Get a notebook - That's the first thing I was told to do when I started to study creative writing. I got a nice one - purple, with coloured pages - so nice in fact that I didn't want to spoil it with my half-baked scrawl. Eventually, I got over myself and scribbled all over the thing.

I've been thinking about notebooks while I've been organising ideas for the fiction module I will be teaching this semester. Books run two rows deep on most of the bookcases in my house. A couple of days ago I rediscovered my first notebook behind a stack of short story collections. I spent an enjoyable hour reading through pages and pages of story fragments and ideas. I was surprised to realise just how many of my stories began (and continue to begin) with tiny ideas/impressions/snatches of dialogue from that notebook.



These pages of disorganised scrawl eventually morphed into this story.

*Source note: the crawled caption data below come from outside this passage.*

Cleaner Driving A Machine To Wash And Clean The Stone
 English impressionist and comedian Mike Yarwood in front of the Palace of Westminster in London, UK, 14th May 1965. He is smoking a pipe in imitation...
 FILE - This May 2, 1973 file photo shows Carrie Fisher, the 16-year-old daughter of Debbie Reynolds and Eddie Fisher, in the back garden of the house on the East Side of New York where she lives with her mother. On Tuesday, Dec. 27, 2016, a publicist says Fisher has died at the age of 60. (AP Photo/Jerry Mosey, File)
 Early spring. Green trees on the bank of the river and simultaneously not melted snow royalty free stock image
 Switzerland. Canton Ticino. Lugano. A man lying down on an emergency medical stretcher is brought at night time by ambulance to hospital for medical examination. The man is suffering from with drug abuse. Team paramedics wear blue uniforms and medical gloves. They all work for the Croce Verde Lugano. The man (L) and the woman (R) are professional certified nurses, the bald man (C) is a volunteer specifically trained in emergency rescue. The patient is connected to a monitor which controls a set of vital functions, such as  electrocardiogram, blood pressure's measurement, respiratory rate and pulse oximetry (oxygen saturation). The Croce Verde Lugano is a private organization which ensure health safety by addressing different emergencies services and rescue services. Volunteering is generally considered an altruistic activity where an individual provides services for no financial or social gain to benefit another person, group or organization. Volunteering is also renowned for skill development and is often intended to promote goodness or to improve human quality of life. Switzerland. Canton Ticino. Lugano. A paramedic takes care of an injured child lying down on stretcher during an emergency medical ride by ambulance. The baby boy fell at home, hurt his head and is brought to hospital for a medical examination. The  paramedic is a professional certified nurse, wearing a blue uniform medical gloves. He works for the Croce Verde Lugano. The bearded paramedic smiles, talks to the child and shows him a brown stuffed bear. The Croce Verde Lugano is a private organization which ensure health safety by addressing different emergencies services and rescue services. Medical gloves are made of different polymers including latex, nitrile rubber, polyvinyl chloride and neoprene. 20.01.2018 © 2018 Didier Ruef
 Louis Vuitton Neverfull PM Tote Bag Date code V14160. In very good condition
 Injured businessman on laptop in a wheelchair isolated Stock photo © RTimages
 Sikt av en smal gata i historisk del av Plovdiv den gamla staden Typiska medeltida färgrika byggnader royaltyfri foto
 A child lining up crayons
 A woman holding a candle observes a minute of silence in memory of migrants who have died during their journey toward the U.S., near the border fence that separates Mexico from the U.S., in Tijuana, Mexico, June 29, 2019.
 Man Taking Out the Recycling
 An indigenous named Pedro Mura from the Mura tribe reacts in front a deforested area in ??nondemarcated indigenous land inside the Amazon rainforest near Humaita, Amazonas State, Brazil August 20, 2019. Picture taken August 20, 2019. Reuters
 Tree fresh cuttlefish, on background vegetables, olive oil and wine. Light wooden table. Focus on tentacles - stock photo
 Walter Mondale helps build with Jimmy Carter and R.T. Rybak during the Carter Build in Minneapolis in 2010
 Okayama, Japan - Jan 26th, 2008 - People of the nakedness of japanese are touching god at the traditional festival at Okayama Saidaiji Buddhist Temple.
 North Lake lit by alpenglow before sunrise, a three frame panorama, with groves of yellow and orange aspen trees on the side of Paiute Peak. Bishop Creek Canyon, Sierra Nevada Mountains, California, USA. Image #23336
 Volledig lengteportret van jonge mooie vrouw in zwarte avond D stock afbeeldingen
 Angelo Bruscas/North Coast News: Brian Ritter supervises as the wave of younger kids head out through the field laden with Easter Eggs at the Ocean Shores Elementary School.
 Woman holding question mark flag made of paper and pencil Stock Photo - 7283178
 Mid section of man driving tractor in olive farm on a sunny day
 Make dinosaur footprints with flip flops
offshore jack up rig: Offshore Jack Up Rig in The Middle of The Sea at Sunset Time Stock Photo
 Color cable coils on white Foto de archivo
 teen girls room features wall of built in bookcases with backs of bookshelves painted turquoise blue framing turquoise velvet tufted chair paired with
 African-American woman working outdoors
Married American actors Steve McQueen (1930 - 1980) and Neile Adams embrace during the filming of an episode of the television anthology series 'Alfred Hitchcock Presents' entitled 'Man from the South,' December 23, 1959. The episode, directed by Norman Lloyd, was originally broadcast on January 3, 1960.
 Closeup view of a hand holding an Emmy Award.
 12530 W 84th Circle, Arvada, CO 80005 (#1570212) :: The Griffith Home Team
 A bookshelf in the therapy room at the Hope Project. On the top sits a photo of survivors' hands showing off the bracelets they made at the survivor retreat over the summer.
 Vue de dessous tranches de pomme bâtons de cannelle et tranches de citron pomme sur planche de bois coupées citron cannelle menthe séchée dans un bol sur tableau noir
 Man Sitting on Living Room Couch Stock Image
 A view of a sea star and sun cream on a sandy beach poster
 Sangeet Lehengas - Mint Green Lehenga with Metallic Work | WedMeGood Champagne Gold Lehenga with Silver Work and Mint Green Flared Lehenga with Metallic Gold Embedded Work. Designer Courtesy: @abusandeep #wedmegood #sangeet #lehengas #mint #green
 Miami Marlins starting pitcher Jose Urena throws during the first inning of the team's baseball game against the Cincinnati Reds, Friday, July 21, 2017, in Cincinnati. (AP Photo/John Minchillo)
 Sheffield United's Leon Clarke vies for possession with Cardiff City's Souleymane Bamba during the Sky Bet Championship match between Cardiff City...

Writing is a bit like going to the gym - frequent exercise can improve performance. Virginia Woolf kept a diary and found that spontaneous and casual writing often led her to discover 'diamonds of the dustheap':
'It has a slapdash and vigour and sometimes hits an unexpected bull's eye. But what is more to the point is my belief that the habit of writing thus for my own eye is only good practice. It loosens the ligaments. Never mind the misses and the stumbles. Going at such a pace as I do I must make the most direct and instant shots at my object, and thus have to lay hands on words, choose them and shoot them with no more pause than is needed to put my pen in the ink. I believe that during the past year I can trace some increase of ease in my professional writing which I attribute to my casual half hours after tea.' (Woolf, 1953, p.13)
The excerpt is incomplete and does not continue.